Hi all, I was going through 09_tabular.ipynb. There I want to use neural network embeddings in a Random Forest. I tried various ways but was unable to get embeddings from a NN.
The NN was having layers as [500, 250, 20], and was trying to compute 20-dimensional embeddings.
I tried getting embediings on a simple NN with only 1 cont and 0 cat variable by: embs = learn.model.layers[0:2](dls.train.one_batch())
(0:2 because want to get output from 2nd layer)
The issue with computing embeddings is that there are both cont and cat variables, and so dls.train.one_batch() gives 3 tensors, rather than 2. I tried concatenating them but that also didn’t work.

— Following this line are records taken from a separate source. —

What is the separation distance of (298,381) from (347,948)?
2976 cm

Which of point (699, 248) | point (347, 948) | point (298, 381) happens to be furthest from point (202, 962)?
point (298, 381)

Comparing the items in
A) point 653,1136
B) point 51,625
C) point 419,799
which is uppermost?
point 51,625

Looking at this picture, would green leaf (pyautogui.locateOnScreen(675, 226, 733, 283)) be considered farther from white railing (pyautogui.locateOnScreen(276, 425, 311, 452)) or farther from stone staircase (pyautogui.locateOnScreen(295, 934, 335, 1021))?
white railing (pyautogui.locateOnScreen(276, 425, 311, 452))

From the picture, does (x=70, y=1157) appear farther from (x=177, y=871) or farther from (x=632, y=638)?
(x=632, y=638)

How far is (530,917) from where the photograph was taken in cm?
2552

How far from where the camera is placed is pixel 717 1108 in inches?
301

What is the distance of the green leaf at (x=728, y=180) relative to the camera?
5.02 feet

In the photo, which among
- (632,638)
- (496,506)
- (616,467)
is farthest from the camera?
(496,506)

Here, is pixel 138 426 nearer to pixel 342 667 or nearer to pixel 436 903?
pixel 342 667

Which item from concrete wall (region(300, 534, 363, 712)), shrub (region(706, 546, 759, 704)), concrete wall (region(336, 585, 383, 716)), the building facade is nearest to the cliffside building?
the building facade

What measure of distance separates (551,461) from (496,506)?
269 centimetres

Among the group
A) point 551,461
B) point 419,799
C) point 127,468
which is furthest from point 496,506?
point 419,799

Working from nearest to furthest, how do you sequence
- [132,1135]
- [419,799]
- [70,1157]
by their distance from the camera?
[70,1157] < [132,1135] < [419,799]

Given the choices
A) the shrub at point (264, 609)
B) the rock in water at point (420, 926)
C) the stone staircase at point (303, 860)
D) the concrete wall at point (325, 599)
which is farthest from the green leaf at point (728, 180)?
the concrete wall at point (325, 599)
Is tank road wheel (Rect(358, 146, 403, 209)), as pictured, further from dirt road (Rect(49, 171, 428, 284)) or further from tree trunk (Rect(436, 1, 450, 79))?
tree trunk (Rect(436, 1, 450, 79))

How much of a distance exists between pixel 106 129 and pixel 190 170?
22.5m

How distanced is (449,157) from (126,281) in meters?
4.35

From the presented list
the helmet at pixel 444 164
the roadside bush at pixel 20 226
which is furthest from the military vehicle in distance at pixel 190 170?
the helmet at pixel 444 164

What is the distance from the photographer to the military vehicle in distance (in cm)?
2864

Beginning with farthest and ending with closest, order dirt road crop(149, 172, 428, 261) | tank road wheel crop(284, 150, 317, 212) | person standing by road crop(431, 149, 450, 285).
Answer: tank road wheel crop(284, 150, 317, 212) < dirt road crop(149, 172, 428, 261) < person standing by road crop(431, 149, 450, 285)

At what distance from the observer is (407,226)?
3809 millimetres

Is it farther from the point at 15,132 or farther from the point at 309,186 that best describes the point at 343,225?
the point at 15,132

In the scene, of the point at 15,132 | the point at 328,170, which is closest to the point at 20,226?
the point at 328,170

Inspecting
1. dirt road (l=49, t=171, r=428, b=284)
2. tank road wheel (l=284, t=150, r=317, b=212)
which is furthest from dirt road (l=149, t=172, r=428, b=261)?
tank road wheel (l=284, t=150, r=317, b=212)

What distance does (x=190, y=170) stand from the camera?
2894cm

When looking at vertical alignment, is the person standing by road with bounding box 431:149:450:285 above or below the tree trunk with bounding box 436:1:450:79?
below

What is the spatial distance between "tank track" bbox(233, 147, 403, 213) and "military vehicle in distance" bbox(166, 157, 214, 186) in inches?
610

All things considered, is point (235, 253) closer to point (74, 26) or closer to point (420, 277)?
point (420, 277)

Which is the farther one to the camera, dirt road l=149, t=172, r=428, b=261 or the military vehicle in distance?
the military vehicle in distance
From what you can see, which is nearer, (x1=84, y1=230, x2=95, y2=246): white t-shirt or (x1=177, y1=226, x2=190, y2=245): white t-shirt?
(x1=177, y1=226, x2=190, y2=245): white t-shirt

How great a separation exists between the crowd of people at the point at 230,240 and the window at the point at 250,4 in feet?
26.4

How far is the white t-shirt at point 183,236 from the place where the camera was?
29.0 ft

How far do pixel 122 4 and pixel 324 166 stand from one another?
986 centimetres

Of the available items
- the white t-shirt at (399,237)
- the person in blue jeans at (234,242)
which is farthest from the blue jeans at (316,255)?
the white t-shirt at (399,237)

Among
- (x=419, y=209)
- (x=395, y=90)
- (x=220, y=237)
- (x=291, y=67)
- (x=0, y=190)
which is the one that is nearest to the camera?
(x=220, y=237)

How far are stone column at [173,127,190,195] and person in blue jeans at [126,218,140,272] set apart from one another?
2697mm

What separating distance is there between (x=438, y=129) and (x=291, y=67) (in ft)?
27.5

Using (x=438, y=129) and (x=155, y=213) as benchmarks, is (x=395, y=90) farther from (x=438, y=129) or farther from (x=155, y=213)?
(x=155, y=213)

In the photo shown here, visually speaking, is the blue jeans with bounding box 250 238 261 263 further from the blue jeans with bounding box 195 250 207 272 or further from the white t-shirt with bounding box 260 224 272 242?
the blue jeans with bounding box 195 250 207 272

I tried a lot of ways but got stuck anyways
WIll be very thankful if someone could guide or rather share his code snippet.
Oh yes, so in the chapter it’s talking about using ‘categorical embeddings’ trained from a nn, rather than a raw categorical column. I was thinking that if say nn has layers as [500,250,10] then we want to use final layer 10-dim output as an extra feature, along with raw categorical columns. My bad, Thanks
Thank you so much, everything clear. My bad, I pushed TabularPandas to it. A strange mistake, in a bunch of code I was sure that these were tensors.
I have tried to get one big Emmbering matrix (412_698 rows in my case - all training data) for all categorical and continuous columns and use it as a training dataset for the Random Forest model.
It remains to figure out how to get everything at once (not just tensors for cat and cont for one_butch() which is limited by batch size - n_rows, for all data at once).